→ INFORMATION SHOWN:
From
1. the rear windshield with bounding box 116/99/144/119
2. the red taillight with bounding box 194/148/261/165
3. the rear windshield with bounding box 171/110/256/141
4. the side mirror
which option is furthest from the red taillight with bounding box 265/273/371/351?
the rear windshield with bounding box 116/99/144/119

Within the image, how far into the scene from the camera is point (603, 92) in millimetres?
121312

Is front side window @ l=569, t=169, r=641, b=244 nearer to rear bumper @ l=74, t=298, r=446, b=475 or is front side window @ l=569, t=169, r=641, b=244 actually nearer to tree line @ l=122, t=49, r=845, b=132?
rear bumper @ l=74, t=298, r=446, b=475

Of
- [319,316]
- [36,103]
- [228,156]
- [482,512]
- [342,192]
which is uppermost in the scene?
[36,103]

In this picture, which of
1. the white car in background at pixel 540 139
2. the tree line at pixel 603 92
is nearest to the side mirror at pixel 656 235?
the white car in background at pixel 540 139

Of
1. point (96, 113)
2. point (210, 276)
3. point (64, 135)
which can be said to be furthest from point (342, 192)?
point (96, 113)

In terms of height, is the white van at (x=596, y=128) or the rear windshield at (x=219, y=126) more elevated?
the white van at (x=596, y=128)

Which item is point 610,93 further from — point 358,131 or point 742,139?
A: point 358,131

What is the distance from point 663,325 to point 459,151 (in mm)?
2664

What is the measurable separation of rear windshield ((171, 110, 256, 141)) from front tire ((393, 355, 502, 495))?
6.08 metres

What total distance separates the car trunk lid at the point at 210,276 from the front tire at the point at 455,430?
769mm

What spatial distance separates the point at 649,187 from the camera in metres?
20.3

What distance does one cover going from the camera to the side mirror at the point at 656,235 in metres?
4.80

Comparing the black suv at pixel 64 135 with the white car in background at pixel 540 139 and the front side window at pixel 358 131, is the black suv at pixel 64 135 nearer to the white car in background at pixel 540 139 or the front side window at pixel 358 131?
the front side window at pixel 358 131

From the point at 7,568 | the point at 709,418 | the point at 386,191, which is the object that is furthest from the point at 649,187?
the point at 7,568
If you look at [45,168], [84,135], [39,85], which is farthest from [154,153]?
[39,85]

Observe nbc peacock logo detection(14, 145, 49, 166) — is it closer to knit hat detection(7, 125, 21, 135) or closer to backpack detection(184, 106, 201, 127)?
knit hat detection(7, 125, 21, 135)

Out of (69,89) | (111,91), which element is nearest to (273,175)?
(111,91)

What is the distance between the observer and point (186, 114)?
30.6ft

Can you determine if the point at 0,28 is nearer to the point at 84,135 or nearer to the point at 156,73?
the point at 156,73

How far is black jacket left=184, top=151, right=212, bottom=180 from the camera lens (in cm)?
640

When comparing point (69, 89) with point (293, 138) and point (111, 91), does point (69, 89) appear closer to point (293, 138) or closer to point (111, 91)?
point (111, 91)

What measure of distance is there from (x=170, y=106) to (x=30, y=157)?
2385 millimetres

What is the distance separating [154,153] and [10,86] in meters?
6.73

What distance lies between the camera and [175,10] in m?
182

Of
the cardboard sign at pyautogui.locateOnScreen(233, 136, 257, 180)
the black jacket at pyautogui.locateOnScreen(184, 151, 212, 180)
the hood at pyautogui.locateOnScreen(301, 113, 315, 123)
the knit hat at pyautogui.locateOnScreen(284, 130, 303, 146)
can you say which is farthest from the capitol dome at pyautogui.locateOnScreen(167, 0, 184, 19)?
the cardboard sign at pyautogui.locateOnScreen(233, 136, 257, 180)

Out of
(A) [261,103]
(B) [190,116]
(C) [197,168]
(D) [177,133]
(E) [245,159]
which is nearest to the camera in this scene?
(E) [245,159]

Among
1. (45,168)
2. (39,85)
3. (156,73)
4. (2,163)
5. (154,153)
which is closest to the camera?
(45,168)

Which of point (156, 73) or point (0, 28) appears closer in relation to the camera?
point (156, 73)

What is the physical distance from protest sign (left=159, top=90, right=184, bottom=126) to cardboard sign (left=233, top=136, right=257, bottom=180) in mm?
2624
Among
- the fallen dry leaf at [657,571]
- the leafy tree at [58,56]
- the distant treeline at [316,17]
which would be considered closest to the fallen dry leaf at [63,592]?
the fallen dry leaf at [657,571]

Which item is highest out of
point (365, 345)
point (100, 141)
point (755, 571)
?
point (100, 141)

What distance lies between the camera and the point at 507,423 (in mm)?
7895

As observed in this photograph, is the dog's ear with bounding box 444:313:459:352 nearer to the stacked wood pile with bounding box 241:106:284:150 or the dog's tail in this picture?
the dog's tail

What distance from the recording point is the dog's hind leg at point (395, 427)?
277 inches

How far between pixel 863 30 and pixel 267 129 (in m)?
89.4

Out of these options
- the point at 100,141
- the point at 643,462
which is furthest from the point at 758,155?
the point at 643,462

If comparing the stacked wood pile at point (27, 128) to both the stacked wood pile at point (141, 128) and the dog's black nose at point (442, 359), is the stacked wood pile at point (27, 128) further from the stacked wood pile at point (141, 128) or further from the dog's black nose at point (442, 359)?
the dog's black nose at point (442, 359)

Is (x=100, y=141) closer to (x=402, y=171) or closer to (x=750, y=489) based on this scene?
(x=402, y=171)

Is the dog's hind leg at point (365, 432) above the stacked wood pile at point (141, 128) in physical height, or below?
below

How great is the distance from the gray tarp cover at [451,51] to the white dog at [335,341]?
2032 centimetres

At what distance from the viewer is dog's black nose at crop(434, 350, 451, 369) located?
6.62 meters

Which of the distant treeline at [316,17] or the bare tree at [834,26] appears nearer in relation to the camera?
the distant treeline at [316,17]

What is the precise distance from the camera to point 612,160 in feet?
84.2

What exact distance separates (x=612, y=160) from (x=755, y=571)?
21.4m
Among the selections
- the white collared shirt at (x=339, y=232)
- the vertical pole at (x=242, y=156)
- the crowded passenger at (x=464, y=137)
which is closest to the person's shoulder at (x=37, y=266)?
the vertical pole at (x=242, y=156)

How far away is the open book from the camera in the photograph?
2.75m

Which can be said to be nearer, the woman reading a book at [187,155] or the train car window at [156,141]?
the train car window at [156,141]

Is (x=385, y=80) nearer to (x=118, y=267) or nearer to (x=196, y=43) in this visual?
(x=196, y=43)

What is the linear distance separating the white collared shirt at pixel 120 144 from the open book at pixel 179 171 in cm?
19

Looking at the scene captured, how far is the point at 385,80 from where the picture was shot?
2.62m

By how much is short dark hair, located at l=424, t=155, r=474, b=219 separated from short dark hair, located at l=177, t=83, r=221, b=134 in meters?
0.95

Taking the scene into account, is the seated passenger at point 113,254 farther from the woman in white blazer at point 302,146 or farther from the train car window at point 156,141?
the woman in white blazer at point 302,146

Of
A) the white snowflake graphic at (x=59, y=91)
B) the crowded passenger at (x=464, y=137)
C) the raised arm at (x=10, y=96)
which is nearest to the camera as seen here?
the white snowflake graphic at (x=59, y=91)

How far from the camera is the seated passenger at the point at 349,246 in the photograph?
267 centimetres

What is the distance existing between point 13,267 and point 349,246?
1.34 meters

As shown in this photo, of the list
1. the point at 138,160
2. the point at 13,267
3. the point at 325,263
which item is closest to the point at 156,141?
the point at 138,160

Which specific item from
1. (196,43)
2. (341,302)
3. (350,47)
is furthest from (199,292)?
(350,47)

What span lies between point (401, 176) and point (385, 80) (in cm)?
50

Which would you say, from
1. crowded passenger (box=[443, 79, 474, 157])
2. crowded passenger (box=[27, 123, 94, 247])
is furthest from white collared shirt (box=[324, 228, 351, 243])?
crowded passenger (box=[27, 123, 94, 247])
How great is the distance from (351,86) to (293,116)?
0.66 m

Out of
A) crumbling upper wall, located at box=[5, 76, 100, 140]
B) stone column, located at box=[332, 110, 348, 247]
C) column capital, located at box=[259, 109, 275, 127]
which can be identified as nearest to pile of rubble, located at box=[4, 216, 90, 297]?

→ PROBLEM REQUIREMENTS:
Return the lines beginning at the one that contains "As shown in this photo, of the list" and continuing through the last line of the data, exactly as they stand and without any others.

→ CORRECT OUTPUT:
As shown in this photo, of the list
1. the point at 138,160
2. the point at 13,267
3. the point at 325,263
which item is closest to the point at 156,141?
the point at 138,160

Which specific item from
1. (196,43)
2. (341,302)
3. (350,47)
is furthest from (199,292)?
(350,47)

What span lies between point (401, 176) and point (385, 80) (in cm)?
50

Which would you say, from
1. crowded passenger (box=[443, 79, 474, 157])
2. crowded passenger (box=[27, 123, 94, 247])
is furthest from white collared shirt (box=[324, 228, 351, 243])?
crowded passenger (box=[27, 123, 94, 247])
How great is the distance from (351,86) to (293,116)?
0.66 m

Out of
A) crumbling upper wall, located at box=[5, 76, 100, 140]
B) stone column, located at box=[332, 110, 348, 247]
C) column capital, located at box=[259, 109, 275, 127]
which can be identified as nearest to pile of rubble, located at box=[4, 216, 90, 297]?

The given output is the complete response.